Чувство любви все перевернуло и в Якове. Мир сразу стал ярче, красивее. Даже поблекшие обои на стенах, штопаные занавески на окнах, самодельные полки для книг останавливали на себе его внимание, как что-то значительное. Яша сам подивился тому, как замечательно — любить! Новое чувство, близость Любы, раздвинуло границы возможного, и Яша вдруг понял, что вот теперь он действительно все сумеет.
Должно быть, поэтому и за труднейшую работу Ильича «Материализм и эмпириокритицизм» он принялся с особенным подъемом и не был сильно обескуражен, споткнувшись на первых же страницах.
Стиль книги показался Яше странным. Он не походил на хорошо знакомый ему повествовательный стиль технической литературы. Яше далеко не сразу удалось разобраться, в чем смысл той полемики, которую вел Ленин с Махом, Авенариусом и русскими махистами. Незнакомые термины «эмпириомонизм», «релятивизм», «фидеизм» замелькали перед глазами Яши, он терял нить рассуждения, смысл написанного ускользал от его напряженного внимания.
Но он находился в очень приподнятом состоянии. Теперь его будущее принадлежит не только ему, но и Любе. Он станет таким, чтобы она могла им гордиться. А для этого необходимо одолеть гору книг.
Прочтя «Вместо введения» и первую главу и не уяснив, в чем сходство философии английского епископа Беркли, жившего в восемнадцатом веке, с философией махистов, живших в двадцатом, он начал читать снова, а потом не поленился и третий раз. Он хотел понять, хотел — это было самое главное, и он понял, и только после этого с чувством глубокого удовлетворения позволил себе приняться за вторую главу.
Ядовитый, страстный, обличающий язык Ильича, пересыпанный сарказмами, пришелся по душе Якову.

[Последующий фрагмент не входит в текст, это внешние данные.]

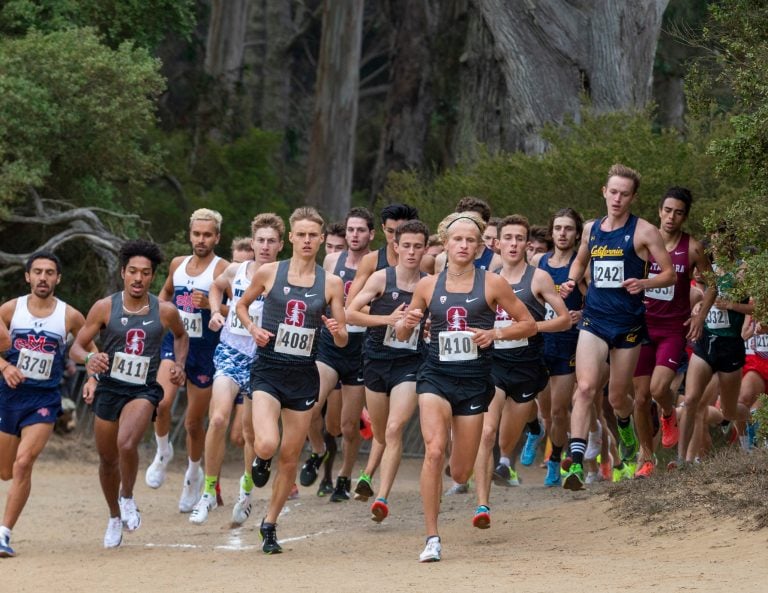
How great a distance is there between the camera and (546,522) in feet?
36.3

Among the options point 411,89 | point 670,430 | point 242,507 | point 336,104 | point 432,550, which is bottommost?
point 242,507

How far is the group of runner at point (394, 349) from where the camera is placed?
9688 millimetres

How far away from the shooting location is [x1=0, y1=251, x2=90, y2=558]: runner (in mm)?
10383

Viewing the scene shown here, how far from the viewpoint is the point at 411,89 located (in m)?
30.6

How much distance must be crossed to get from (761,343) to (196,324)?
5.24 metres

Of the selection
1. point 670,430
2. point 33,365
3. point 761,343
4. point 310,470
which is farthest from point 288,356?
point 761,343

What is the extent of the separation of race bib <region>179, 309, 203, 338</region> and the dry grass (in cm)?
390

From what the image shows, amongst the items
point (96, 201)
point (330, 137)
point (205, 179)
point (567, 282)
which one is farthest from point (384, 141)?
point (567, 282)

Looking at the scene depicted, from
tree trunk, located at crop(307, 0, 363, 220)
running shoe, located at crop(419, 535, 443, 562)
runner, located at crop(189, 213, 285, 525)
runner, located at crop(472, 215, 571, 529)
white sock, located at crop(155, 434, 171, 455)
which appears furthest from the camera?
tree trunk, located at crop(307, 0, 363, 220)

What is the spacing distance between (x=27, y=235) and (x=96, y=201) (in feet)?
3.86

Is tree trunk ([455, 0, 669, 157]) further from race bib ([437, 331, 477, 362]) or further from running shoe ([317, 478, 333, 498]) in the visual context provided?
race bib ([437, 331, 477, 362])

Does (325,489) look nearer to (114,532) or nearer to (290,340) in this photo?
(114,532)

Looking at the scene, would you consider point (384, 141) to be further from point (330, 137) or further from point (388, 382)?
point (388, 382)

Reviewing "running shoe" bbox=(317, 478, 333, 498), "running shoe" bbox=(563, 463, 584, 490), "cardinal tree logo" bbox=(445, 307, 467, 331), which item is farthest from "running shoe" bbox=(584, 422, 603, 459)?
"cardinal tree logo" bbox=(445, 307, 467, 331)
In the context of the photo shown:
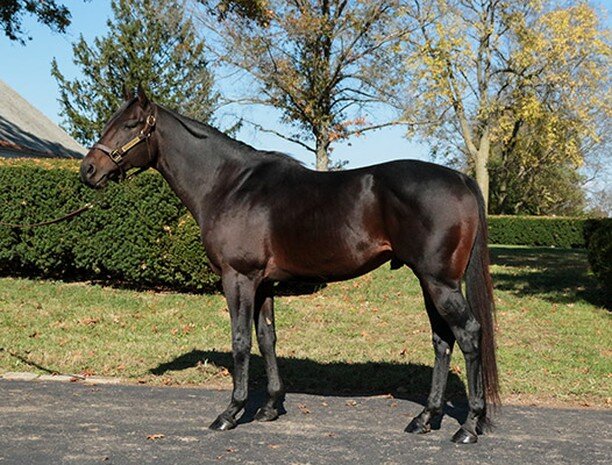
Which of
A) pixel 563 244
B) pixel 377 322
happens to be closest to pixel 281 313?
pixel 377 322

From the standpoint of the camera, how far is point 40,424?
5746 mm

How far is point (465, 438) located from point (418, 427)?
0.43 meters

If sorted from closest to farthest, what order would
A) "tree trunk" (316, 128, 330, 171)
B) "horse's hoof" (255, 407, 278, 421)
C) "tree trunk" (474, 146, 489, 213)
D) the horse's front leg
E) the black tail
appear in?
the black tail < the horse's front leg < "horse's hoof" (255, 407, 278, 421) < "tree trunk" (316, 128, 330, 171) < "tree trunk" (474, 146, 489, 213)

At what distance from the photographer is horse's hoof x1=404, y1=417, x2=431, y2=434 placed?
566 centimetres

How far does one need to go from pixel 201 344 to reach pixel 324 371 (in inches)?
82.6

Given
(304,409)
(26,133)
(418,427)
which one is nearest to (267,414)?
(304,409)

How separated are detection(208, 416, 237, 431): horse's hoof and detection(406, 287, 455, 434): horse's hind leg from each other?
1388 mm

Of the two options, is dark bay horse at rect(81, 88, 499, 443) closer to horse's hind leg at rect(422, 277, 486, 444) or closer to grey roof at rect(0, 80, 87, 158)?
horse's hind leg at rect(422, 277, 486, 444)

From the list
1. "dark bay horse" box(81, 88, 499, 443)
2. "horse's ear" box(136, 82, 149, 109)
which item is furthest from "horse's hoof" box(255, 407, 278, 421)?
"horse's ear" box(136, 82, 149, 109)

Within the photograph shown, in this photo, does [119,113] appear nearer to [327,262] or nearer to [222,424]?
[327,262]

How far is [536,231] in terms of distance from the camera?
36031 millimetres

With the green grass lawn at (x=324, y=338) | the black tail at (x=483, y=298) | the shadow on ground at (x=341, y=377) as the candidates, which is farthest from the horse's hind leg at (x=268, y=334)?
the black tail at (x=483, y=298)

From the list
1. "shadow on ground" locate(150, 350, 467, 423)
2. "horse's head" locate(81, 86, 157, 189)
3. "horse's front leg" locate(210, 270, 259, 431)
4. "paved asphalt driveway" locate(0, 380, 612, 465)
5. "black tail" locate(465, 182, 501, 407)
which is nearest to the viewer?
"paved asphalt driveway" locate(0, 380, 612, 465)

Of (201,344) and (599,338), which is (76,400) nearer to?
(201,344)
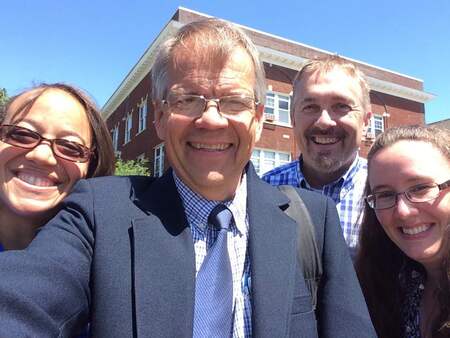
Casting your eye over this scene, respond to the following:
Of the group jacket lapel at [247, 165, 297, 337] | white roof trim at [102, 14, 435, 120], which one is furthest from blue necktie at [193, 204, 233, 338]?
white roof trim at [102, 14, 435, 120]

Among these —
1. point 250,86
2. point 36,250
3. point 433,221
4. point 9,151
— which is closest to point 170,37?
point 250,86

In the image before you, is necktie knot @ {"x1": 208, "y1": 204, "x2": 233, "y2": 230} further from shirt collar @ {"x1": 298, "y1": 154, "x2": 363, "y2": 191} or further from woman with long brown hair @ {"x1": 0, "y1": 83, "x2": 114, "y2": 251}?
shirt collar @ {"x1": 298, "y1": 154, "x2": 363, "y2": 191}

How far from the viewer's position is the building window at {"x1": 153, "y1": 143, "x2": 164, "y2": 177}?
68.9 feet

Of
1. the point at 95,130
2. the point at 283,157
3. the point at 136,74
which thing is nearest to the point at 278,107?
the point at 283,157

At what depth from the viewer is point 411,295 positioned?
2617 mm

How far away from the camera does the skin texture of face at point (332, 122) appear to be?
351 cm

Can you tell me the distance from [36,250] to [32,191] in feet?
2.48

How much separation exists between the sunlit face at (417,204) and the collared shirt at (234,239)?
106 centimetres

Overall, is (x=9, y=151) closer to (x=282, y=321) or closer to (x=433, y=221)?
(x=282, y=321)

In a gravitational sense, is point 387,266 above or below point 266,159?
below

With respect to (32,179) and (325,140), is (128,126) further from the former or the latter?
(32,179)

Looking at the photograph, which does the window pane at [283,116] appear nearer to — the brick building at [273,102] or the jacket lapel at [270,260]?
the brick building at [273,102]

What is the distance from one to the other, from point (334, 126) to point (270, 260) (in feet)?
6.83

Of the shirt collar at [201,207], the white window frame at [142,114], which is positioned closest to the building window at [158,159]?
the white window frame at [142,114]
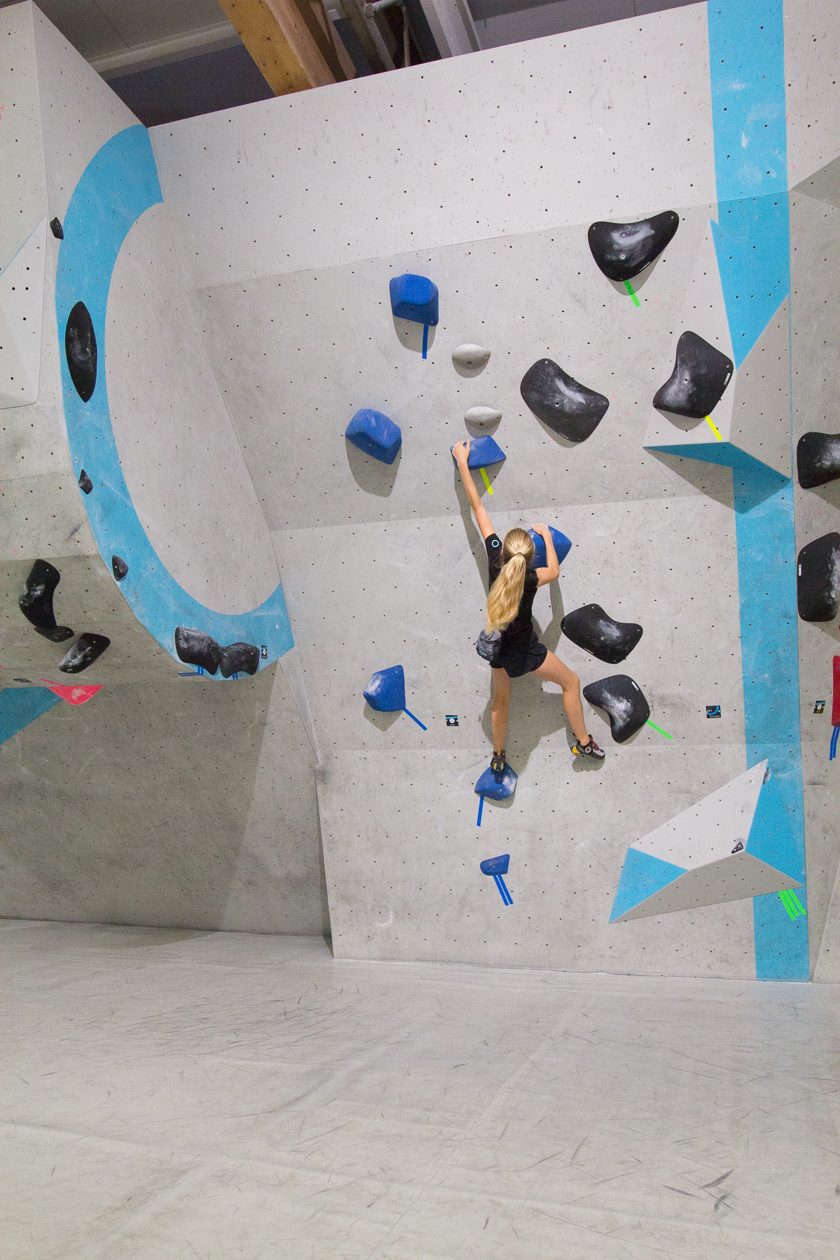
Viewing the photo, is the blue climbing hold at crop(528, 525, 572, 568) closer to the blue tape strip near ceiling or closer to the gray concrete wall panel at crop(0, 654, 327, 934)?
the blue tape strip near ceiling

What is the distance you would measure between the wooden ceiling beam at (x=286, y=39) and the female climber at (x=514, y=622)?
1.31m

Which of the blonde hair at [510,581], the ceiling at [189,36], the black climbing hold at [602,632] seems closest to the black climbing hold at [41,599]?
the blonde hair at [510,581]

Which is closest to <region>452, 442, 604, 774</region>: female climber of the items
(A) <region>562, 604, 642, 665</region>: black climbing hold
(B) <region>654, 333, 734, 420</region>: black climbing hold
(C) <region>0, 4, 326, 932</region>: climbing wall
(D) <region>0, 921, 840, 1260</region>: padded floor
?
(A) <region>562, 604, 642, 665</region>: black climbing hold

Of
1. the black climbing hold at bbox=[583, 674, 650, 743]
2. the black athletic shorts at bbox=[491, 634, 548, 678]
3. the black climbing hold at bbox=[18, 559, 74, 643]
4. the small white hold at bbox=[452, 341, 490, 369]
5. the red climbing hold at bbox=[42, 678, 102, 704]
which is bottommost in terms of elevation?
the black climbing hold at bbox=[583, 674, 650, 743]

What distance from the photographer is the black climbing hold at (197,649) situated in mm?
3188

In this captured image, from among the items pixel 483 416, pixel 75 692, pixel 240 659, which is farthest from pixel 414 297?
pixel 75 692

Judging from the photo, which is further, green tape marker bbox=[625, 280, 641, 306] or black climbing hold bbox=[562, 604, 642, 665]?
black climbing hold bbox=[562, 604, 642, 665]

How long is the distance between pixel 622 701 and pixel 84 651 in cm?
187

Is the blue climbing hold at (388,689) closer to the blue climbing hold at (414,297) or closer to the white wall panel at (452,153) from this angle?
the blue climbing hold at (414,297)

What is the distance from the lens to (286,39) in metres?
3.14

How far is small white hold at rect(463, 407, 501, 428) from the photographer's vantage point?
11.2ft

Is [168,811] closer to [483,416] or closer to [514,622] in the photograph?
[514,622]

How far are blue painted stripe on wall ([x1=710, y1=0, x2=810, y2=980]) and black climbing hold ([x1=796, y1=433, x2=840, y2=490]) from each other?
9cm

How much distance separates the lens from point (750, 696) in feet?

Это был гневный голос гения, направленный против тех, кто пытался поставить на ложный путь человеческую мысль. Только гений мог так метко, так неопровержимо, с такой предельной ясностью разоблачать извращение истин.
Яша читал и поражался: откуда могли появиться люди, которые сомневались в достоверности наших знаний, люди, не верившие в возможность познать мир с его закономерностями и, даже больше того, отрицавшие вообще материальность природы!
Эти люди были идеалистами. Одни из них прямо заявляли о своем несогласии с диалектическим материализмом, с марксисткой наукой. Другие называли себя марксистами, а втайне протаскивали тот же идеализм и поэтому были опаснее, как опаснее всякий скрытый враг.
Яша вскочил на ноги и зашагал по комнате.
Все, о чем переговорили они с Марком Захаровичем, все перечитанное им, было до сих пор лишь грудой кирпичей, из которых вот только сейчас, в этой комнате и над этой книгой стало складываться настоящее здание. Из книги Яша черпал цемент, соединяющий между собой кирпичи — мысли.
Идеалисты толкали ученых на ложный путь сомнений и неуверенности. Они заводили исследователей в тупик, отрывая их от реального мира, толкая в объятия поповщины. И при этом они пытались опираться на новейшие достижения науки. Например, они указывали на открытие радия как на факт, подтверждающий относительность наших знаний. Разве радий не опровергает закона сохранения энергии? Разве открытие электрона, его способности менять массу в зависимости от скорости движения не доказывает возможности исчезновения и появления массы из ничего?